Scheduler & Watchdog¶
See also
For complete class and member documentation, see the API Reference.
Task scheduling, dependency tracking, and timeout monitoring.
All classes are in the dftracer::utils namespace.
For executor configuration and progress tracking, see Executor Classes. For task creation and DAG building, see Task System.
graph TB
subgraph Scheduling["Task Scheduling"]
Scheduler["Scheduler"]
Watchdog["Watchdog"]
Executor["Executor"]
end
subgraph Policies["Error Handling"]
ErrorPolicy["ErrorPolicy enum"]
ErrorHandler["ErrorHandler callback"]
end
subgraph Monitoring["Monitoring"]
TaskExec["TaskExecution"]
TimeoutCB["TimeoutCallback"]
WarningCB["WarningCallback"]
end
Scheduler --> Executor
Scheduler --> Watchdog
Scheduler --> ErrorPolicy
Scheduler --> ErrorHandler
Watchdog --> TaskExec
Watchdog --> TimeoutCB
Watchdog --> WarningCB
Scheduler¶
DAG task scheduler with dependency tracking and error handling.
The Scheduler manages the lifecycle of tasks in a directed acyclic graph (DAG):
Validates task dependencies and input types
Prepares inputs from parent task results (using combiners)

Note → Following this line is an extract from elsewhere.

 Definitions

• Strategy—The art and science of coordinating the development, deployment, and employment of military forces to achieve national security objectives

Submits ready tasks to the Executor
Tracks completion and propagates results to children
Handles errors according to the configured ErrorPolicy
Error policies:
FAIL_FAST— Stop on first error (default)CONTINUE— Continue processing remaining tasksRETRY— Retry failed tasks (with backoff)
Timeout support:
Global timeout for entire pipeline execution
Per-task timeout with configurable defaults
Watchdog thread monitors for deadlocks and stalls
Usage example:
auto executor = std::make_unique<Executor>(ExecutorConfig{.num_threads = 4});
Scheduler scheduler(executor.get());
scheduler.set_error_policy(ErrorPolicy::FAIL_FAST);
scheduler.set_global_timeout(std::chrono::seconds(300));
scheduler.set_progress_callback([](size_t completed, size_t total) {
std::cout << completed << "/" << total << " tasks done\n";
});
// Schedule a root task
auto task = make_task([](CoroScope& ctx, const std::any& input) -> CoroTask<int> {
co_return 42;
});
scheduler.schedule(task, std::any{});
Watchdog¶
Independent monitoring thread for timeout detection and responsiveness checks.

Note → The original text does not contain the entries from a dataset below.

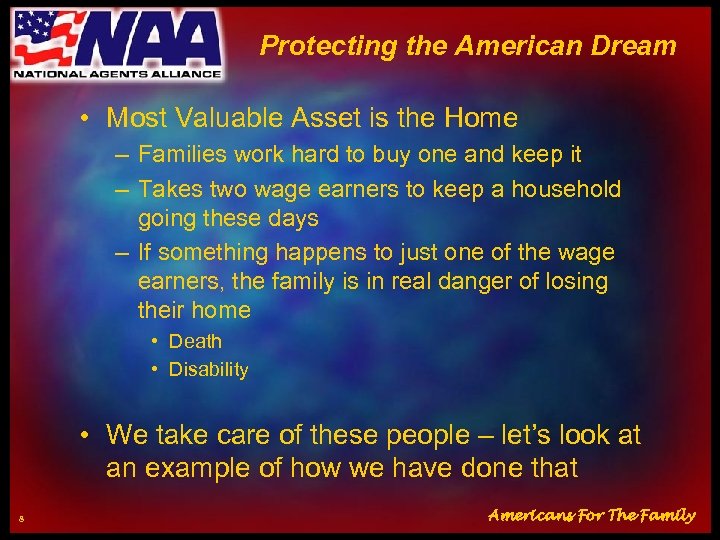 NAA
NATIONAL AGENTS ALLIANCE

Protecting the American Dream

• Most Valuable Asset is the Home
– Families work hard to buy one and keep it
– Takes two wage earners to keep a household going these days
– If something happens to just one of the wage earners, the family is in real danger of losing their home
• Death
• Disability

• We take care of these people – let's look at an example of how we have done that

8

Americans For The Family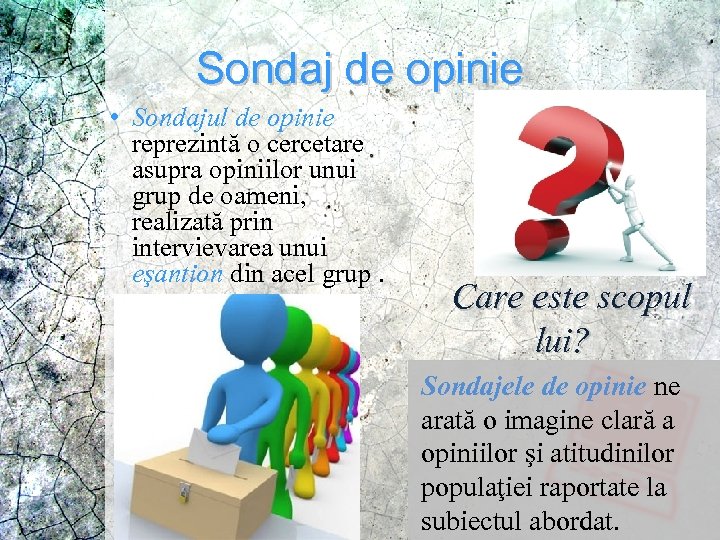 Sondaj de opinie

• Sondajul de opinie reprezintă o cercetare asupra opiniilor unui grup de oameni, realizată prin intervievarea unui eşantion din acel grup .

Care este scopul lui?

Sondajele de opinie ne arată o imagine clară a opiniilor şi atitudinilor populaţiei raportate la subiectul abordat.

The Watchdog runs on a separate thread and periodically checks:
Global timeout — Has the entire pipeline exceeded its time budget?
Per-task timeout — Has any individual task exceeded its timeout?

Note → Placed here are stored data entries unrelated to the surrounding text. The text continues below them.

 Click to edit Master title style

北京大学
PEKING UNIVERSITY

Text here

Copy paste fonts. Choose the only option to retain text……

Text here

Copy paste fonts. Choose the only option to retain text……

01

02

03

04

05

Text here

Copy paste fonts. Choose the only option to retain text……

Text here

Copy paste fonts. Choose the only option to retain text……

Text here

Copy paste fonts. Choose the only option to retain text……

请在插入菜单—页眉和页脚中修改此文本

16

Responsiveness — Is the executor still making progress?
When a timeout is detected, the Watchdog invokes the configured callback and can request executor shutdown for graceful termination.
Timeout hierarchy:
Per-task timeout (set via
set_default_task_timeout())Global timeout (set via
set_global_timeout())Deadlock detection (configured at construction)
Usage example:
using namespace std::chrono_literals;
Watchdog watchdog(
100ms, // check interval
30s, // global timeout
10s, // default task timeout
5s // deadlock detection threshold
);
watchdog.set_timeout_callback([](const std::string& msg) {
std::cerr << "TIMEOUT: " << msg << "\n";
});
watchdog.set_warning_callback([](const std::string& task, int64_t ms) {
std::cerr << "WARNING: " << task << " running for " << ms << "ms\n";
});
watchdog.start();
// ... run pipeline ...
watchdog.stop();
TaskExecution¶
Active task execution metadata tracked by the Watchdog:
task— Shared pointer to the trackedTaskstart_time— When the task started executingtimeout— Task-specific timeout (0 = no timeout)warning_logged— Whether a slow-task warning has been logged
See Core Runtime for full struct definition.